- **Exercise description**:
Return every line of the records that contains the string "farthest", treating uppercase and lowercase as different.
Start of Information provided
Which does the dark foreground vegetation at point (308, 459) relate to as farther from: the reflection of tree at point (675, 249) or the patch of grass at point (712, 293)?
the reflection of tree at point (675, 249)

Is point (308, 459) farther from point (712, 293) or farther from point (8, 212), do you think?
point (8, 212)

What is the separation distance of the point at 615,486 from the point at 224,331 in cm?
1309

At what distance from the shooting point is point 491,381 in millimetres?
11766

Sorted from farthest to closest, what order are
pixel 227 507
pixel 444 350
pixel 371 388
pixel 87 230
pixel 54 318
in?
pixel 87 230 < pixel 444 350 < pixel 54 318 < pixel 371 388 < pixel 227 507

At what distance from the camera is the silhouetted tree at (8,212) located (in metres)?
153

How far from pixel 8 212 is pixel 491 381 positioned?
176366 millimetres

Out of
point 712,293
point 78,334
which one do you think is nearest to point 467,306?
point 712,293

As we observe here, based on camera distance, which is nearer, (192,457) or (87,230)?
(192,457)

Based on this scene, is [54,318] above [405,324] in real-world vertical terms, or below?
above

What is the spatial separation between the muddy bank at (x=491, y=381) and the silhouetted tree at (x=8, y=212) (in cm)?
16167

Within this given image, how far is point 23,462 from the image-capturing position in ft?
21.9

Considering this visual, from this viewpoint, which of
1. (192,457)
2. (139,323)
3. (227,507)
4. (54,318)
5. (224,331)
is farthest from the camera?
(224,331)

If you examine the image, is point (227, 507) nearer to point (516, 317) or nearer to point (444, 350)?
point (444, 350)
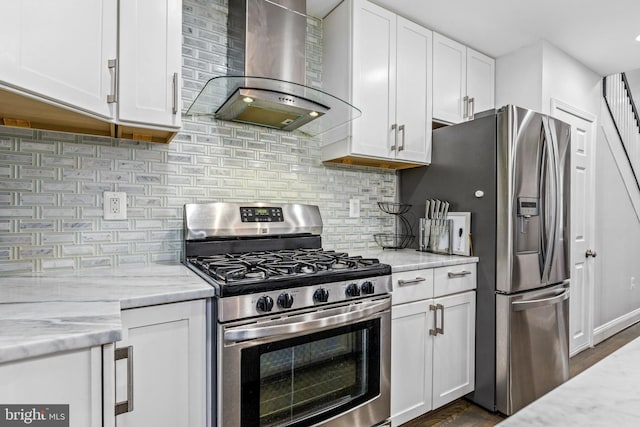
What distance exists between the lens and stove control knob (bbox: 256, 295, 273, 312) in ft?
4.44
End of Information provided
Start of Information provided
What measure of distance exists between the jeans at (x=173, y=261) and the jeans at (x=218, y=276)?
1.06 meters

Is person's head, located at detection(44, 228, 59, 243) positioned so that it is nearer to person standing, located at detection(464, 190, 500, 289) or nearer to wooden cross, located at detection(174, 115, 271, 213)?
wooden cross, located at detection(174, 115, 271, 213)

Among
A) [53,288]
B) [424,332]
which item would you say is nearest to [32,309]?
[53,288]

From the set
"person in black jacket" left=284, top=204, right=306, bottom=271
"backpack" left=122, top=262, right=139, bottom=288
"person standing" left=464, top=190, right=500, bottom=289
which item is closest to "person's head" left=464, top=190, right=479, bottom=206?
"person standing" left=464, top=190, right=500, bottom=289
End of Information provided
Start of Information provided
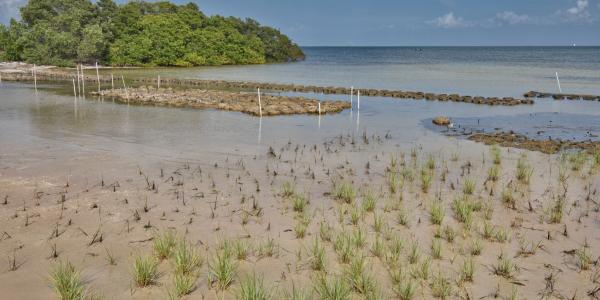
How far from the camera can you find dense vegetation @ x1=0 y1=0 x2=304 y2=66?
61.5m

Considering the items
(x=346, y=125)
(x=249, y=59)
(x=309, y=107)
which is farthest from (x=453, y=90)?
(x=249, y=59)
End of Information provided
- **In response**:
Sorted from farthest to closest, what order are
is farthest from the camera?
which is farthest from (x=453, y=90)?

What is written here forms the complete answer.